━━━━━ DOCUMENT PASSAGE

The same was evidently the case even for the position of head librarian; the only known head librarian from the Roman Period was a man named Tiberius Claudius Balbilus, who lived in the middle of the first century AD and was a politician, administrator, and military officer with no record of substantial scholarly achievements. Members of the Mouseion were no longer required to teach, conduct research, or even live in Alexandria. The Greek writer Philostratus records that the emperor Hadrian (ruled 117–138 AD) appointed the ethnographer Dionysius of Miletus and the sophist Polemon of Laodicea as members of the Mouseion, even though neither of these men is known to have ever spent any significant amount of time in Alexandria.

Meanwhile, as the reputation of Alexandrian scholarship declined, the reputations of other libraries across the Mediterranean world improved, diminishing the Library of Alexandria's former status as the most prominent. Other libraries also sprang up within the city of Alexandria itself and the scrolls from the Great Library may have been used to stock some of these smaller libraries. The Caesareum and the Claudianum in Alexandria are both known to have had major libraries by the end of the first century AD. The Serapeum, originally the "daughter library" of the Great Library, probably expanded during this period as well, according to classical historian Edward J. Watts.

━━━━━━━━━━

REQUIRED ACTIONS>
[1] Repeat word for word the part of the Library of Alexandria passage starting with "Meanwhile, as the" and going on through "Edward J. Watts.".
[2] How would you restate the Library of Alexandria paragraph that begins "Meanwhile, as the reputation" as a shorter list that keeps its main facts?
Answer from the Library of Alexandria passage alone.

━━━━━ SOURCE MATERIAL

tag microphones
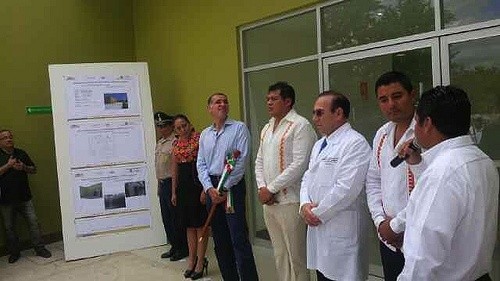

━━━━━━━━━━

TASK-BY-TASK OUTPUTS>
[1]
Meanwhile, as the reputation of Alexandrian scholarship declined, the reputations of other libraries across the Mediterranean world improved, diminishing the Library of Alexandria's former status as the most prominent. Other libraries also sprang up within the city of Alexandria itself and the scrolls from the Great Library may have been used to stock some of these smaller libraries. The Caesareum and the Claudianum in Alexandria are both known to have had major libraries by the end of the first century AD. The Serapeum, originally the "daughter library" of the Great Library, probably expanded during this period as well, according to classical historian Edward J. Watts.

[2]
- As Alexandrian scholarship lost standing, other libraries across the Mediterranean gained reputation, reducing the Library of Alexandria's former status as the most prominent.
- Other libraries arose within Alexandria itself, possibly stocked with scrolls from the Great Library.
- The Caesareum and the Claudianum had major libraries by the end of the first century AD.
- According to classical historian Edward J. Watts, the Serapeum, originally the Great Library's "daughter library," probably expanded during this period too.